We were strolling through an antique mall north of Findlay when I spotted a bin full of old stock certificates. One right on top caught my eye. It was a certificate for 100 shares of Pan American World Airways, Inc., sold in October, 1976, in New York City to Bernard L. Madoff.

         Madoff’s name is printed on the front. The back is stamped and signed by the principals in the transaction and bears Madoff’s personal signature.

         The certificate, one of many Pan Am certificates in the bin, was the only one made out to an individual. They were available for purchase for $6.50. I bought Madoff’s, although I’m not sure why. A piece of history, I guess. Plus, though he could probably use the cash to buy candy bars at the prison store, none of the $6.50 goes to him.
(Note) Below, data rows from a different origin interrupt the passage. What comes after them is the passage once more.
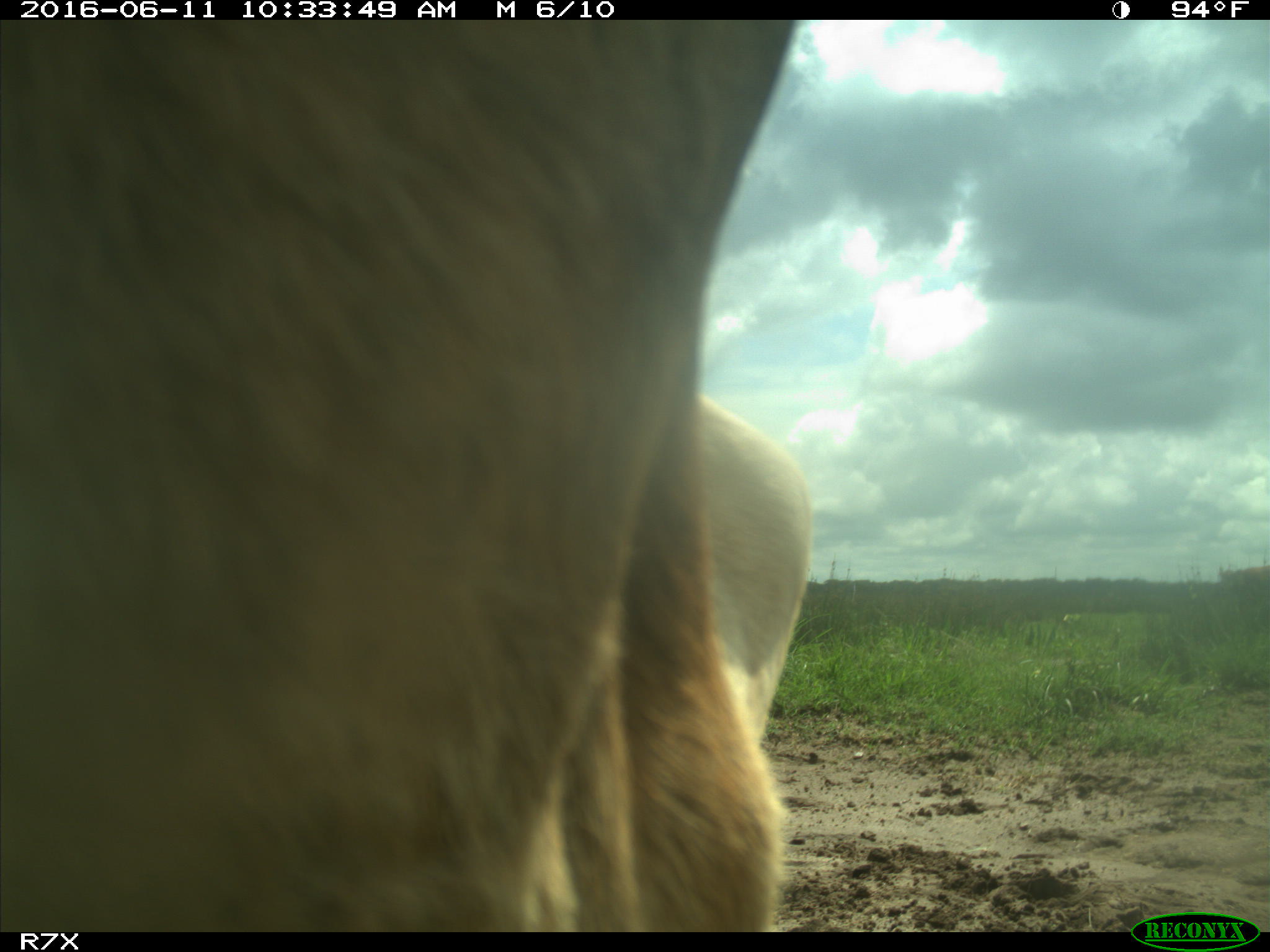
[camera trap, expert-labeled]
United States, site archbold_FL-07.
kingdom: Animalia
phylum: Chordata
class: Mammalia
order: Artiodactyla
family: Bovidae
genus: Bos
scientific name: Bos taurus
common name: domestic cow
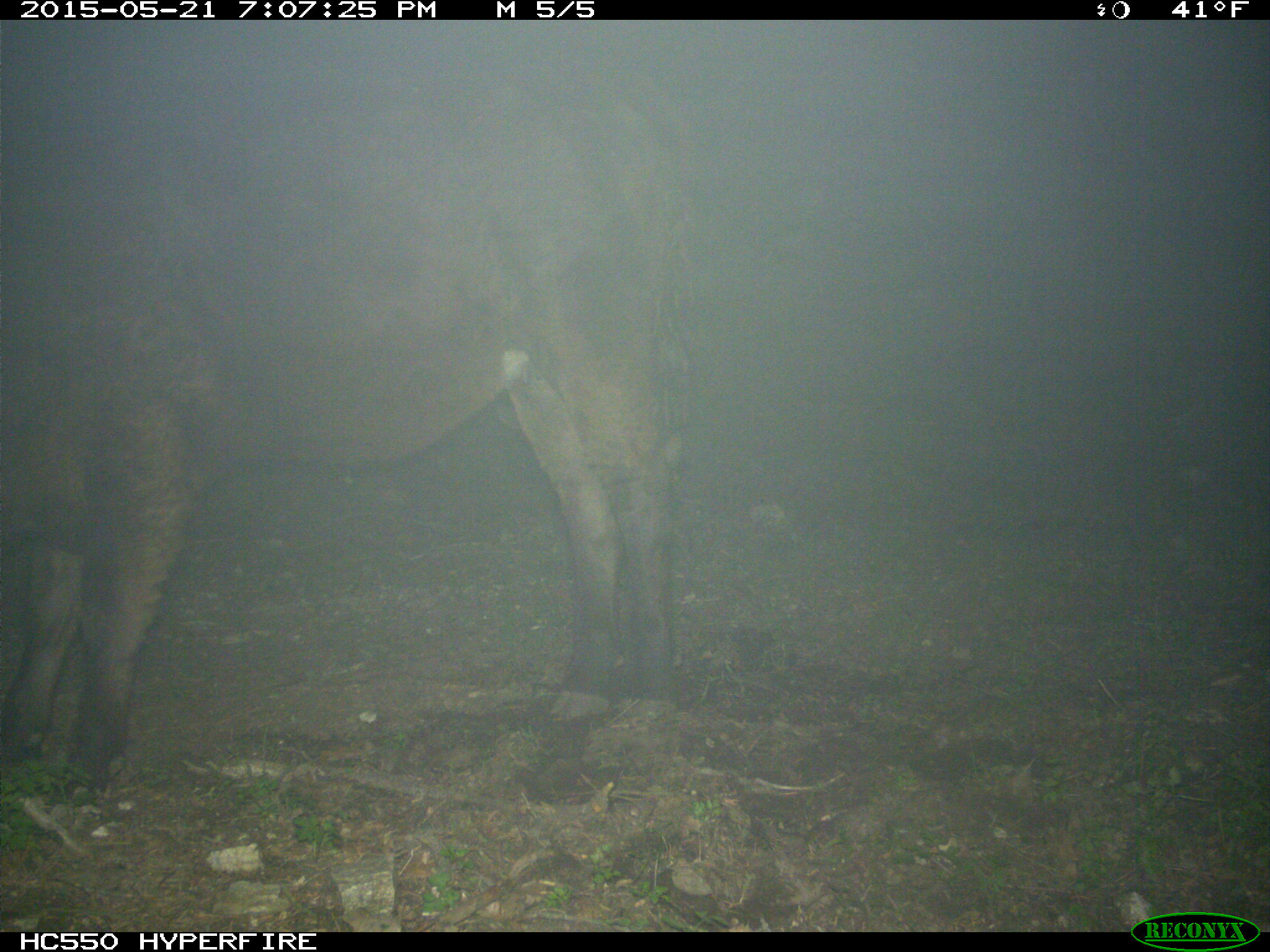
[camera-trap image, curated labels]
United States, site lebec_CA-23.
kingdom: Animalia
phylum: Chordata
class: Mammalia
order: Artiodactyla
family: Bovidae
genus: Bos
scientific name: Bos taurus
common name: domestic cow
Bos taurus (domestic cow).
         Madoff was convicted three years ago today, March 12, 2009, of running the largest Ponzi scheme in history and was subsequently sentenced to 150 years in prison. That’s three down, 147 to go.
It’s projected by the Federal Bureau of Prisons that he could get out of jail in 2139 or so, assuming he earns time off for good behavior. He’ll be 201. Great sense of humor, those feds. I’m betting he falls a little short.

         I checked with a couple of antique appraisers who told me my Pan-Am certificate could be worth several hundred dollars. They didn’t offer, but I put it in a safe deposit box anyway. Ironically I recently spotted an eBay auction for another Bernie Madoff stock certificate for which the seller wanted $50,000! It wasn’t even Pan-Am stock. I sure hope he got it; I could use the money.

         Inasmuch as Madoff was banned from the securities business for life a month before his sentencing, perhaps I should send the certificate to him. He could hang it on the wall of his cell or something. You know, a little nostalgic touch of the good old days when the mayor returned his calls and Broadway was at his feet.
It makes sense that Madoff might have found Pan-Am attractive as an investment option. Both he and Pan Am were riding high in the 1970s. Both were icons, one in commercial aviation and the other in the world of finance and investment.

         Also, Pan Am had been victimized in the late 1960s by a phony from within, pretend-pilot Frank Abagnale, Jr., whose exploits were chronicled in the 2002 Leonardo DiCaprio movie “Catch Me If You Can,” and Madoff’s clients were victimized by the greed of Wall Street’s biggest con man.

         Today, Pan-Am and Bernie Madoff still have something in common. They’ve both gone away.